This invention relates to carbon fibers and more particularly to continuous carbon fiber yarn having improved handling characteristics including increased abrasion resistance, together with reduction in yarn breakage and low fuzz generation during processing, and to a method for improving the handling characteristics of carbon fiber yarn. While continuous carbon fiber yarn from a variety of sources may be improved when produced according to the invention, high modulus carbon fiber yams including those comprising pitch-based carbon fibers are particularly benefited.
Carbon fibers have long been known, and methods for their production from a variety of precursors are well-described in the art. Cellulosic precursors have been used for producing carbon fiber since the early 1960's, with rayon being the dominant carbon fiber precursor for nearly two decades. More recently, as the art has developed methods for producing carbon fiber derived from such materials as polyacrylonitrile (PAN) and pitch, the importance of rayon-based carbon fiber has declined. This shift has been due in part to the superior toughness, tensile strength and stiffness exhibited by both PAN-based and pitch-based carbon fiber.
Polyacrylonitrile fiber, when oxidized and carbonized under appropriate conditions, provides tough, high strength, high modulus carbon fiber. The overall conversion yield in producing fiber from PAN is good, and the finished fiber is capable of achieving the outstanding tensile strength needed for producing the high performance composite materials used in a variety of sports, automotive and aircraft applications. However, the tensile modulus of commercially available PAN-based fiber does not generally exceed about 50.times.10.sup.6 psi, which is somewhat deficient for use in applications that require a high degree of stiffness.
Pitch-based carbon fiber has generally been recognized as capable of providing greater stiffness than carbon fiber from other sources, and considerable effort has been directed toward the development of pitch-based ultra-high modulus carbon fibers.
Such carbon fibers find application in forming composites for use where good dissipation of electrical charges or heat is desired. In addition, the combination of high stiffness and good thermal conductivity with the negative coefficient of thermal expansion characteristically exhibited by pitch-based fibers provides composites that are extraordinarily dimensionally stable.
Carbon fibers are widely used in the manufacture of aircraft parts, space devices, precision machines, transport devices, sporting goods, and the like because of their excellent mechanical properties, such as specific strength, specific modulus, and chemical resistance. In such uses the carbon fiber is ordinarily used as reinforcement in composite materials comprising a matrix component such as a metal, graphitic carbon, a ceramic, a synthetic resin or the like.

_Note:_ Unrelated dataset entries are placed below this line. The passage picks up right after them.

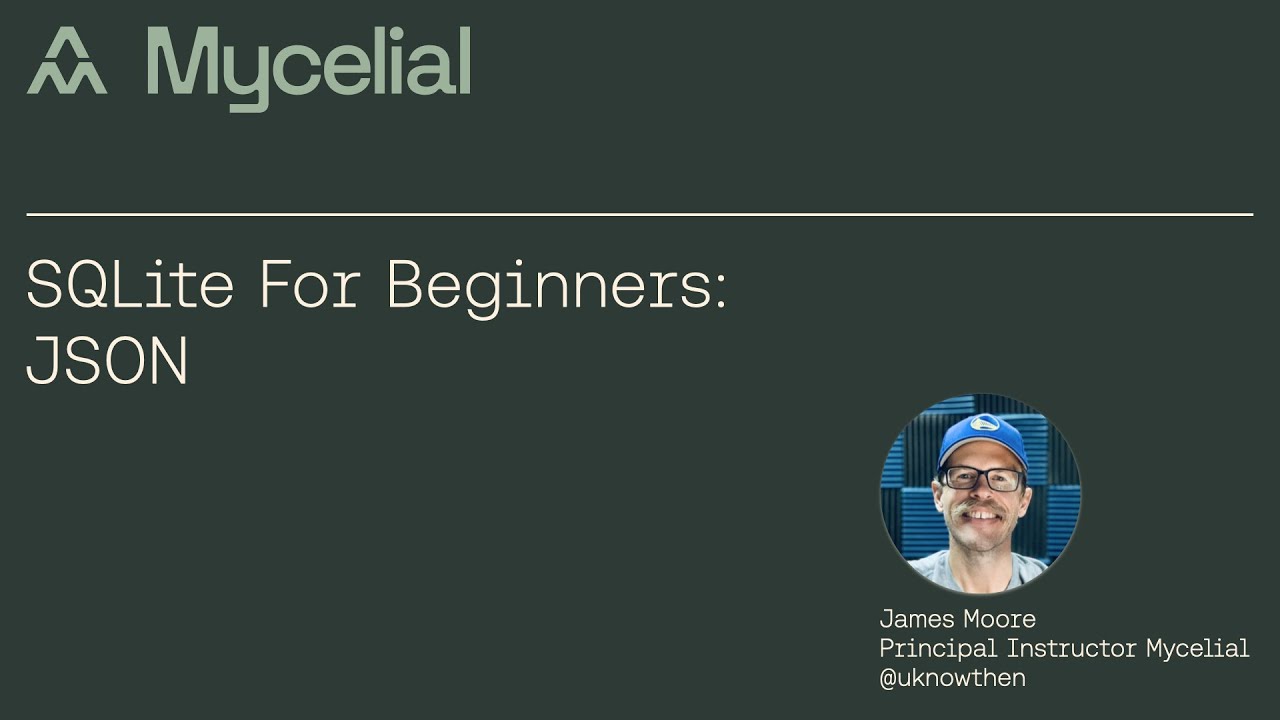 Mycelial

SQLite For Beginners:
JSON

James Moore
Principal Instructor Mycelial
@uknowthen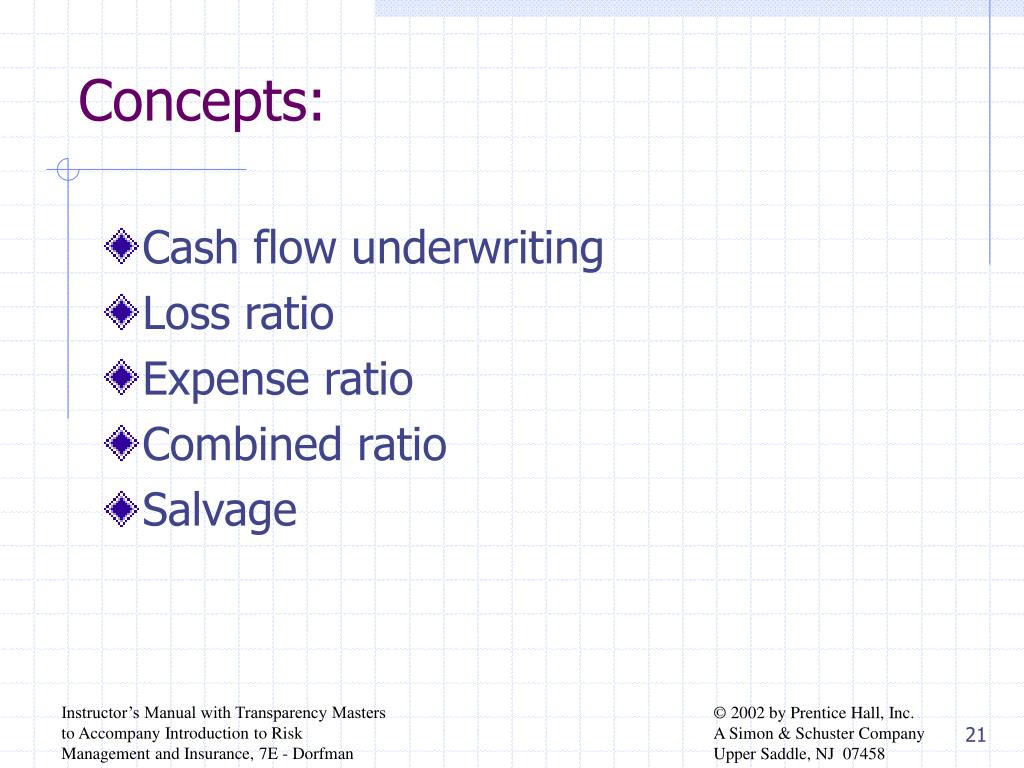 Concepts:

Cash flow underwriting
Loss ratio
Expense ratio
Combined ratio
Salvage

Instructor’s Manual with Transparency Masters to Accompany Introduction to Risk Management and Insurance, 7E - Dorfman

© 2002 by Prentice Hall, Inc.
A Simon & Schuster Company
Upper Saddle, NJ 07458

21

Carbon fiber-reinforced composites having synthetic resins as a matrix have found wide acceptance in view of the versatility, uniformity in performance and cost.
Fabricating composites is generally accomplished by processes such as filament winding, and by layup and impregnation using tape and fabric woven from carbon fiber yams. These processes generally require contacting the yam with rollers, guides, spreaders and the like. Continuous carbon fiber, particularly including those carbon fibers having high tensile modulus values designated in the art as "ultra-high modulus", characteristically exhibit poor abrasion resistance and can be regarded as brittle and difficult to handle. The conventional processing thus tends to damage the carbon filaments, which in turn may cause undesirable fuzz, flaws in the resulting composites and loss in production due to yam breakage. A variety of sizes and filer coatings have been devised for use with carbon fiber to improve abrasion resistance and reduce losses.
U.S. Pat. No. 3,837,904 discloses coating the carbon fiber with from 5 to 60 volume per cent of a resin formulation as a size to improve bonding between the matrix and the fiber surface. The coating is generally accomplished after fast surface treating the fiber to etch or pit the surface. The fiber is said to exhibit improved abrasion resistance and reduce fuzzing. Additional sizes are known in the art for this purpose, including, for example, those described in U.S. Pat. No. 4,219,457 and U.S. Pat. No. 4,496,671. Although improvement in handling characteristics is realized for these formulations, as the art has turned to use of higher modulus carbon fiber yam and to more complex and more demanding forming processes and equipment, the prior art sizes have been found inadequate. Further, the use of woven structures for composite fabrication has found greater acceptance in the art. The processes and equipment used in weaving complex structures place great stress on yam and tow surfaces and significantly increases the possibility of damage. In addition, bonding between the fiber and the matrix component that will subsequently be impregnated into the structure is greatly affected by the presence of the size, and it is often desirable to remove the size after weaving, ordinarily in a thermal operation. Prior art sizes, particularly those that are cross-linked, may be difficult to cleanly remove without causing fiber damage.
Methods and sizing formulations for carbon fiber that provide improved yam abrasion resistance and handling character, particularly for high modulus continuous carbon fiber yarn, and that are readily removed after the fabrication operations would thus be a useful advance in the composite manufacturing art.